Elle soulève notamment que le système canadien couvre toute la population et coûte moins cher per capita que le régime américain; que les poursuites représentent jusqu’à 3 % des frais de santé aux États-Unis; que l’espérance de vie est plus longue au Canada qu’aux États-Unis; que les médicaments, même s’ils sont inventés aux États-Unis, y sont plus chers qu’au Canada parce que les achats centralisés par les régimes publics d’assurance permettent des économies d’échelle; qu’aux États-Unis les personnes les plus à risques, vétérans, personnes âgées et population très pauvre, dépendent du système public, les régimes privés recueillant les primes des personnes jeunes et en santé.
Elle conclut en affirmant que le système canadien est loin d’être parfait mais que cela ne justifie pas la médisance et le mensonge.
Petit baume sur la plaie
Pfizer, l’un des géants de l’industrie pharmaceutique est consciente, elle, du désarroi dans lequel se retrouve les travailleuses et travailleurs victimes de la récession. Ainsi, celles et ceux qui ont perdu leur emploi depuis le 1er janvier pourront se procurer gratuitement et pendant un an 70 des médicaments de la firme les plus en demande dont le Lipitor, contre le cholestérol, et le… Viagra. Voilà qui raffermit la position d’un des acteurs du système de santé en faveur du redressement d’une situation sans autre issue qu’une sérieuse réforme.
Quelques à-côtés en Floride
La Floride regroupe un nombre important de personnes retraitées, donc un bassin on ne peut plus convoité par les hôpitaux, cliniques et pharmacies, ces gens étant sous le régime Medicare. Les établissements de soins de santé multiplient les espaces publicitaires dans les quotidiens, l’affichage autoroutier, etc. pour attirer cette clientèle.
Les cliniques de diagnostic par résonnance magnétique ont pignon sur rue environ tous les cinq kilomètres. Il leur faut ainsi, pour rentabiliser leurs opérations, inciter les résidants des alentours à s’y rendre. Résultat : alerte à la prévention et faux résultats afin que la clinique soit remboursée par le régime Medicare. Sans maladie ou malformation identifiée, pas de facture acquittée.

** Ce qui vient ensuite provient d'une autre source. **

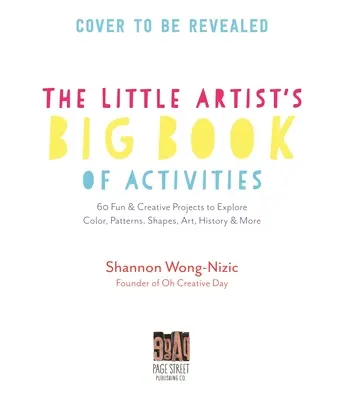 The Little Artists' Big Book of Activities: 60 de proiecte distractive și creative pentru a explora culorile, modelele, formele, istoria artei și multe altele - The Little Artists' Big Book of Activities: 60 Fun and Creative Projects to Explore Color, Patterns, Shapes, Art History and More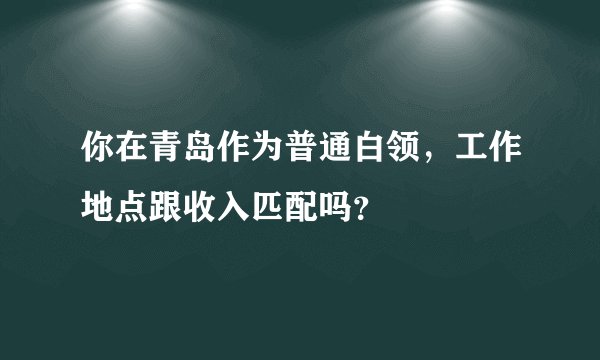 你在青岛作为普通白领，工作地点跟收入匹配吗？
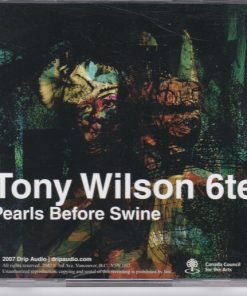 Alternative view of The Tony Wilson Sextet - Pearls Before Swine (CD, Album) (Near Mint (NM or M-))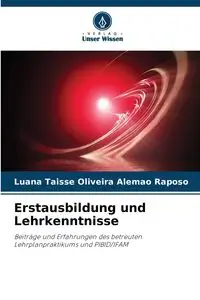 Erstausbildung und Lehrkenntnisse - Luana Rapôso Taisse Oliveira Alemão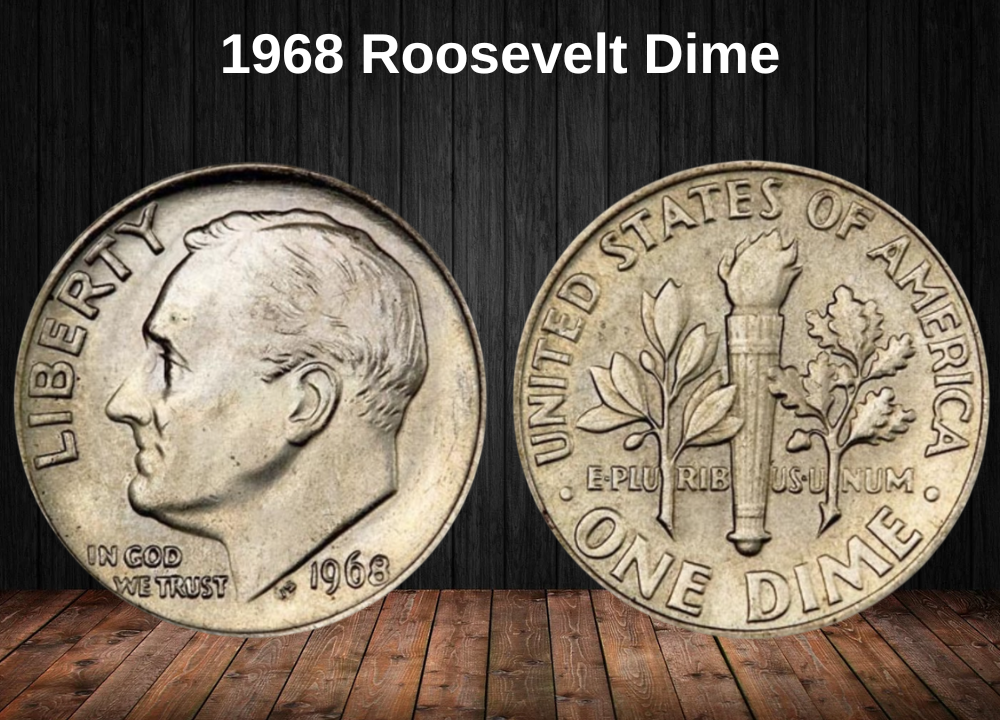 1968 Roosevelt Dime Coin Value (Errors List, “D”, “S” & No Mint Mark Worth)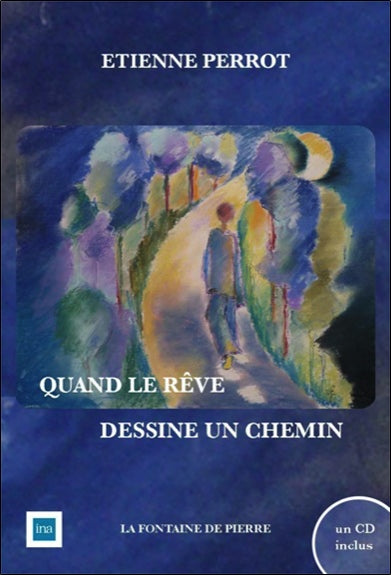 Product Image: Quand le rêve dessine un chemin
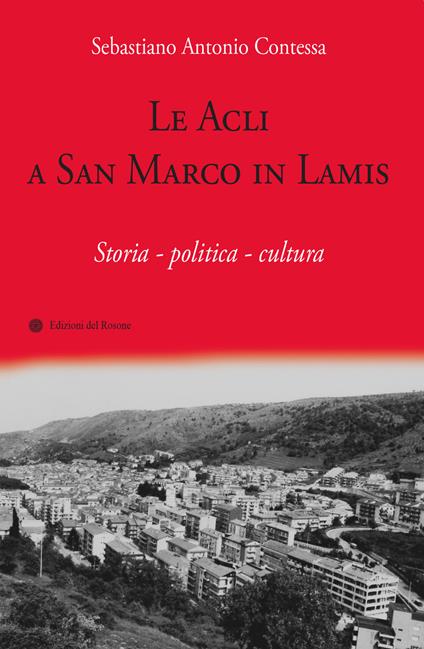Le Acli a San Marco in Lamis. Storia - politica - cultura - Sebastiano Antonio Contessa - copertina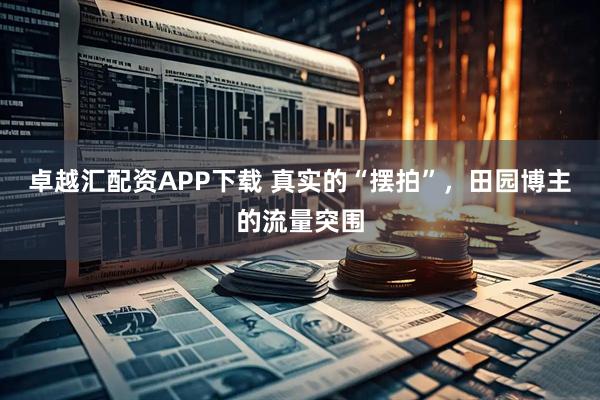 卓越汇配资APP下载 真实的“摆拍”，田园博主的流量突围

Le laxisme qui prévaut dans le domaine de la santé a fait émerger un nouveau type de soins : des cliniques spécialisées dans le traitement de la douleur qui, en fait, sont des pourvoyeuses de narcotiques pour les revendeurs dans les rues et les bars. Le Sun Sentinel de Fort Lauderdale a identifié une dizaine de cliniques dont les opérateurs ont un passé criminel et une douzaine dont les propriétaires ont déjà fait faillite. Un médecin exerçant dans l’une de ces cliniques avoue que celle-ci a enregistré un chiffre d’affaires d’un million $ en quatre mois. Un autre médecin s’est vu offrir 100 000 $ par mois pour rédiger des ordonnances pour diverses cliniques. Le propriétaire de l’une de ces cliniques déclare, dans un affidavit rédigé en vue d’un divorce, des revenus de 5 000 $ par semaine. Le médicament le plus populaire : l’oxycodone, un dérivé de l’opium plus puissant que la codéine et qui crée une dépendance en peu de temps.
Les coûts des soins de santé encouragent les compagnies d’assurance à rechercher des solutions plus économiques. Elles se tournent alors vers une dizaine de pays comme l’Inde, la Thaïlande, le Costa Rica, l’Irlande et Taïwan… pour y expédier leurs clients et obtenir des soins (interventions chirurgicales) à meilleur prix. Une chirurgie à cœur ouvert coûte dans les 100 000 $ aux États-Unis, environ 10 000 $ en Inde. Selon la firme McKinsey au moins 8 500 patients se font traiter à l’étranger chaque année. La firme Deloitte, elle, chiffre à 750 000 le nombre de personnes traitées à l’extérieur pour diverses raisons, dont les soins dentaires et la chirurgie esthétique.
Quand la santé se mue en industrie, le privé s’impose et le patient devient client : pour les uns, plus il paie, mieux c’est; pour les autres, moins il coûte cher, mieux c’est. Confortable comme position!